Sep 11 2007
Patient care at St. Jude doesn't stop when the child is cured. The end of successful therapy is the start of many years of follow-up care. This care is aimed at helping make the recovery process successful and preparing the family and hometown doctor for long-term complications that might arise from the disease or its treatment.
Some of these children survive their catastrophic disease thanks in part to a hematopoietic stem cell transplant (HSCT). In this procedure, healthy hematopoietic stem cells (primitive cells that continually produce new red and white blood cells as well as platelets) from a donor are injected into a recipient with the aim of rebuilding normal blood cells after eradication of the patient's own hematopoietic stem cells from the use of intensive chemotherapy with or without total body irradiation.
While HSCT can save children, the aggressive therapy used to eradicate cancer cells and prevent rejection of the transplant can lead to long-term medical complications for a decade or so; and this problem is growing, since more and more children are surviving allogeneic HSCTs, according to Wing Leung, MD, PhD, director of Bone Marrow Transplantation and Cellular Therapy. Therefore, it's increasingly important to study the long-term effects of HSCT on this group of patients. Allogeneic transplants are those obtained from a genetically similar but not identical donor.
Leung and former St. Jude researcher Hyunah Ahn led a team of investigators in a comprehensive series of annual tests on 155 patients who survived HSCT in order to identify the “late events” (medical problems linked to therapy that occur years after discharge from the hospital) they experienced. A report on their findings appears in the August 2007 issue of the journal Medicine .
The researchers found that only 20 (13 percent) of the 155 patients had no medical problems related to HSCT, while 18 (12 percent) had one long-term health problem, 71 (46 percent) had two to four conditions and 46 (30 percent) had five to nine conditions.
In addition, the investigators identified five risk factors that made children vulnerable to late complications. Three of these factors were related to treatment: total body irradiation, higher radiation dose and graft-versus-host reaction. The other two were patient related—specifically, being female and being younger in age at the time of HSCT.
Among the 155 patients receiving HSCT, the cumulative incidence of long-term events the investigators observed included bone death (14 percent), kidney problems (27 percent), hypothyroidism—reduced thyroid function—(45 percent), growth hormone deficiency (31 percent), abnormally low production of sex hormones in females (57 percent) and males (20 percent), bone thinning (48 percent), cataracts (43 percent) and poor lung function (63 percent).

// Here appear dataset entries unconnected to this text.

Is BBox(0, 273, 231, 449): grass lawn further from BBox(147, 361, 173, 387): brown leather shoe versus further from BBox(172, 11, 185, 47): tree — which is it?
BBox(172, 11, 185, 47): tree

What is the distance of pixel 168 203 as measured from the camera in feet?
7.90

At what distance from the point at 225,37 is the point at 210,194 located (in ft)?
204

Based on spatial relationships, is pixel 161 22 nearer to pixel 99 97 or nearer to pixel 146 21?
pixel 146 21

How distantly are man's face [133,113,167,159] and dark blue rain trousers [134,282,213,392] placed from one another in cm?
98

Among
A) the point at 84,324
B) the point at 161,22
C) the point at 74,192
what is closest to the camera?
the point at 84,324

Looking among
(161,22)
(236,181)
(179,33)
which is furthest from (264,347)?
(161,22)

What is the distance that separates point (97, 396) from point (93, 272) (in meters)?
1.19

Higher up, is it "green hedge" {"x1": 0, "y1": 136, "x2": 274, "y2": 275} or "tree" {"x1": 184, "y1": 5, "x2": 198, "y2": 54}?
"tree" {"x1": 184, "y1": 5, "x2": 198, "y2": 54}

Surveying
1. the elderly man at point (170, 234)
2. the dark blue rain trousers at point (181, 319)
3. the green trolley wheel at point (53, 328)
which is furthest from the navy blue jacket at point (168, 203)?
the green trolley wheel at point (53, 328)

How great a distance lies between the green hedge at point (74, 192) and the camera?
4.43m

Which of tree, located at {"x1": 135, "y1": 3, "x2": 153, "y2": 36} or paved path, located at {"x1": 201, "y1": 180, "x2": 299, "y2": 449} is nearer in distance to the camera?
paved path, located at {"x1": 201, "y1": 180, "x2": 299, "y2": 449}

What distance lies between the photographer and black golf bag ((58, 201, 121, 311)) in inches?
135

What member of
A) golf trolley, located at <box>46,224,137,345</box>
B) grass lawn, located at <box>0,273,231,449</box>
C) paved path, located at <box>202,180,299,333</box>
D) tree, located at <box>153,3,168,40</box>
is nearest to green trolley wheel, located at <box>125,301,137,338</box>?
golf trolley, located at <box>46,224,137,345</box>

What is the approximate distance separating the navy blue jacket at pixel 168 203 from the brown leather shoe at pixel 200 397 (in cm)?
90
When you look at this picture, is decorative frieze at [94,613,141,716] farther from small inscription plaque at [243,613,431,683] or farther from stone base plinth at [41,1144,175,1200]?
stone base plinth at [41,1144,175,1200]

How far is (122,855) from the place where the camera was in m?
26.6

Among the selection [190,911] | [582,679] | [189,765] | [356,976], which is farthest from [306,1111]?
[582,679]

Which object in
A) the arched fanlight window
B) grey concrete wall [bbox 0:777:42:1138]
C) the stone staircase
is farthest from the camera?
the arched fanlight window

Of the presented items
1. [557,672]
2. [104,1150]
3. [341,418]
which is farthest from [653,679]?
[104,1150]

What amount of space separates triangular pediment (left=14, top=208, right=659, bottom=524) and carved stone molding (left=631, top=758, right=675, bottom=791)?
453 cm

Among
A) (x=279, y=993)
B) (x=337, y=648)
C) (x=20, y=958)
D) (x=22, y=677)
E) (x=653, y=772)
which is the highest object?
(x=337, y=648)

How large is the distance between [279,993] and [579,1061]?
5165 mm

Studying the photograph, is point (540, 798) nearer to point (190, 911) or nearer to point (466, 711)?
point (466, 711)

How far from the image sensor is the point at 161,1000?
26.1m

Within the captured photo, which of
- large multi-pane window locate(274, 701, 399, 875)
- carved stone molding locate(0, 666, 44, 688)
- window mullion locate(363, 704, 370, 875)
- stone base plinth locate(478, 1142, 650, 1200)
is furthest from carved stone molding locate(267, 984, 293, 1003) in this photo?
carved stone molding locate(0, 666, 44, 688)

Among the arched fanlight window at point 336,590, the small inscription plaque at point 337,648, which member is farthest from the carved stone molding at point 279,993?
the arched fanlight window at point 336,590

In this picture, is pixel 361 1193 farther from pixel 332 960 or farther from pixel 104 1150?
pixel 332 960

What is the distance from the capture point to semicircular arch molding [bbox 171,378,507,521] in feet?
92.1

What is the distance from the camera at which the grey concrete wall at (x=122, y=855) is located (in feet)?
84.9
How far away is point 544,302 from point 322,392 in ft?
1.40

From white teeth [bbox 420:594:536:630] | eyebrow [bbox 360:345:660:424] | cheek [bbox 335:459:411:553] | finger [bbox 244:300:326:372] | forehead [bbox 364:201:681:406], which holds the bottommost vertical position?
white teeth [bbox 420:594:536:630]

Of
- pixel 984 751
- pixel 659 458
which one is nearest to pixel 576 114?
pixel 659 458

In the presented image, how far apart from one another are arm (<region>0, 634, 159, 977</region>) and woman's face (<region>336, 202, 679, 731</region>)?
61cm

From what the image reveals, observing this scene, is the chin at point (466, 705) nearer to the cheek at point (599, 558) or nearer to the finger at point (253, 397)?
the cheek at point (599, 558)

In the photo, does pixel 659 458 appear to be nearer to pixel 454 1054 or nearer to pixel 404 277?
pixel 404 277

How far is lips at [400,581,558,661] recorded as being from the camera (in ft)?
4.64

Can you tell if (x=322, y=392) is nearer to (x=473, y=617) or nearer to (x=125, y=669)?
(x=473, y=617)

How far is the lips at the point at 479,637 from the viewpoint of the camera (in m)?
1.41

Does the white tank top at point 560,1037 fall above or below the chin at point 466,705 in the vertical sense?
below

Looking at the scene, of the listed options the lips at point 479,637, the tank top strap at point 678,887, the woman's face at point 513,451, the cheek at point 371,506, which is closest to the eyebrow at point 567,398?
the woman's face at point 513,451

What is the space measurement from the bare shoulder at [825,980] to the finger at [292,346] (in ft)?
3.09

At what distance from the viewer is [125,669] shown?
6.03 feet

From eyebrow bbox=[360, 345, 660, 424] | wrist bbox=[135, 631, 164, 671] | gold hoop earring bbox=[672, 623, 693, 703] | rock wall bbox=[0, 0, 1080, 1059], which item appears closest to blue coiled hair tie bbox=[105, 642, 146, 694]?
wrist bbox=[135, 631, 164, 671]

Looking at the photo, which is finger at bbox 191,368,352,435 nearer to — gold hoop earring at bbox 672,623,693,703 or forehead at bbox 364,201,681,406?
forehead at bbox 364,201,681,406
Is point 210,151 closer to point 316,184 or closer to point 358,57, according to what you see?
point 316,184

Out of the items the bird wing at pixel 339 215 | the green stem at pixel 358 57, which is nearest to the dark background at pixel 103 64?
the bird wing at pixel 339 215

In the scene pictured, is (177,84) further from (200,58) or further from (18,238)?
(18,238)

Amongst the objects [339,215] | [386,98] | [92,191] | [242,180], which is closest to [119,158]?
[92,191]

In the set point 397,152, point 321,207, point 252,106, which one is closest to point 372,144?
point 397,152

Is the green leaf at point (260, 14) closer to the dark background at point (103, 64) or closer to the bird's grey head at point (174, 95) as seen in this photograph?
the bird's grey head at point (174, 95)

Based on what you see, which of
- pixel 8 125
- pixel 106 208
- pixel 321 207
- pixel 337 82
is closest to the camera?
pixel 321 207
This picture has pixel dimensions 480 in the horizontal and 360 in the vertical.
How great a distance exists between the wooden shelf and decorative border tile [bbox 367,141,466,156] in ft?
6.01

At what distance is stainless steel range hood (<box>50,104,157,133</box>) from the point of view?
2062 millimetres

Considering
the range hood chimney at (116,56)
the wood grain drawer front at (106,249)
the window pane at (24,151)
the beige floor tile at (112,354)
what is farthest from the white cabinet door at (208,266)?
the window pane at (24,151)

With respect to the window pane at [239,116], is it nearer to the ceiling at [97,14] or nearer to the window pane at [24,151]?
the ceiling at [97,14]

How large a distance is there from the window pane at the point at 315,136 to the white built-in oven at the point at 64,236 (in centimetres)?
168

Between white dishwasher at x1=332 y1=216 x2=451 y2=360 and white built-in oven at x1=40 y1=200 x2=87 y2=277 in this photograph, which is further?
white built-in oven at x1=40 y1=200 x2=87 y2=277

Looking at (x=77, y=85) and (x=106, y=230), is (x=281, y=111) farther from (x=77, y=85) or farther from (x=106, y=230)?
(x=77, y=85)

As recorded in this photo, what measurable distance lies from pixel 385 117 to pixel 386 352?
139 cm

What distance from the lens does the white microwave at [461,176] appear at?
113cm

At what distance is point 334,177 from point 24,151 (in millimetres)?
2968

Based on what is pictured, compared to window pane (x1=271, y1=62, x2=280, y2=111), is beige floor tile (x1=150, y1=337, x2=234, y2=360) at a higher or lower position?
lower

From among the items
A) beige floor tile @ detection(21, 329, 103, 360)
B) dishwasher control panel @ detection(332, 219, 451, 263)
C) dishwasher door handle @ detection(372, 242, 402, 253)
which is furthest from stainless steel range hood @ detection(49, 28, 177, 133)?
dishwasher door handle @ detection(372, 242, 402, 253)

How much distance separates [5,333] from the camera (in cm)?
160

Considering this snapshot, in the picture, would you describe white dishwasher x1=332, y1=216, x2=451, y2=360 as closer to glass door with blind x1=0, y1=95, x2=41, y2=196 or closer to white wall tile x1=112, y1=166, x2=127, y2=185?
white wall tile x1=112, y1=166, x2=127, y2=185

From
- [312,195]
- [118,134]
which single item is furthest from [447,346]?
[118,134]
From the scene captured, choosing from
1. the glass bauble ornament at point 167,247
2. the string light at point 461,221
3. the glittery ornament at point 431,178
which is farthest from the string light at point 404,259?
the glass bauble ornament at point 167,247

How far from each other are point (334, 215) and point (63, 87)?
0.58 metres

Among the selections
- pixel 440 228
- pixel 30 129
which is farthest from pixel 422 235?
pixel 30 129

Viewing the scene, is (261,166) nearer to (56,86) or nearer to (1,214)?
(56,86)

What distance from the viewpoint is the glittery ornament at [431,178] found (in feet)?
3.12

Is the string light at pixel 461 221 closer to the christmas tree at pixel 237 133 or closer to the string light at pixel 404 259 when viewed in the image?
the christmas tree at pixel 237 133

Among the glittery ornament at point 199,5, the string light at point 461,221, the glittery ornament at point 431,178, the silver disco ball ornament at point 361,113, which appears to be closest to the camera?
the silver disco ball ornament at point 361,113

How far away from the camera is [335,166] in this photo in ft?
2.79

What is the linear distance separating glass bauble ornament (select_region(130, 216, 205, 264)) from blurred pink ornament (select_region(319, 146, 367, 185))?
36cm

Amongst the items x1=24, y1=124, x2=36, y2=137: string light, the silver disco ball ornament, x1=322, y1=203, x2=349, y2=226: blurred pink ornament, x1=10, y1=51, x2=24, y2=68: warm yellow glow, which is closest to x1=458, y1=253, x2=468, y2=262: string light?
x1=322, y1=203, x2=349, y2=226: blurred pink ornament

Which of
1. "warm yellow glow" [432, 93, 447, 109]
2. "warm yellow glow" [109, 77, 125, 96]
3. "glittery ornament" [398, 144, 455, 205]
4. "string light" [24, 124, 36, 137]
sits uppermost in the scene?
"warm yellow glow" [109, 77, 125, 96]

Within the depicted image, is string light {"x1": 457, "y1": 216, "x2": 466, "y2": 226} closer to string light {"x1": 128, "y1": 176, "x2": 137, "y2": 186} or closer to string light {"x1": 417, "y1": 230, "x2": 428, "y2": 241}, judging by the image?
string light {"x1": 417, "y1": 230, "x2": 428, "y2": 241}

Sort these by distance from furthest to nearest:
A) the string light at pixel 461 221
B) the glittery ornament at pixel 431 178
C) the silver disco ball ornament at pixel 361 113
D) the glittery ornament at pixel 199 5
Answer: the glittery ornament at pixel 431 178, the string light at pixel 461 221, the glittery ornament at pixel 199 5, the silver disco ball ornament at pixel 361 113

“One key finding was that many people had more than one endocrine problem,” Leung said. “This suggests that patients should undergo comprehensive tests for various endocrine problems rather than just for certain hormone deficiencies, since hormone therapy could improve the lives of these young survivors.”
“The practical use of our findings is that such information would help the patient's hometown physician anticipate potential late term events following HSCT,” said Ching-Hon Pui, MD, Oncology chair. “Primary health care providers who know the clinical history and risk factors of patients who have had HSCT can improve the quality of life for such patients by identifying and treating these complications early.”
Other St. Jude authors of this paper include Sean Phipps, PhD, Behavioral Medicine; Teresa Smith, Kwan Gan and Madeline O'Connor, RN, PhD, all of the Cancer Center; and Gregory Hale, MD, Kimberly Kasow, DO, Raymond Barfield, MD, PhD, and Renee Madden, MD, of Oncology / Bone Marrow Transplantation and Cellular Therapy.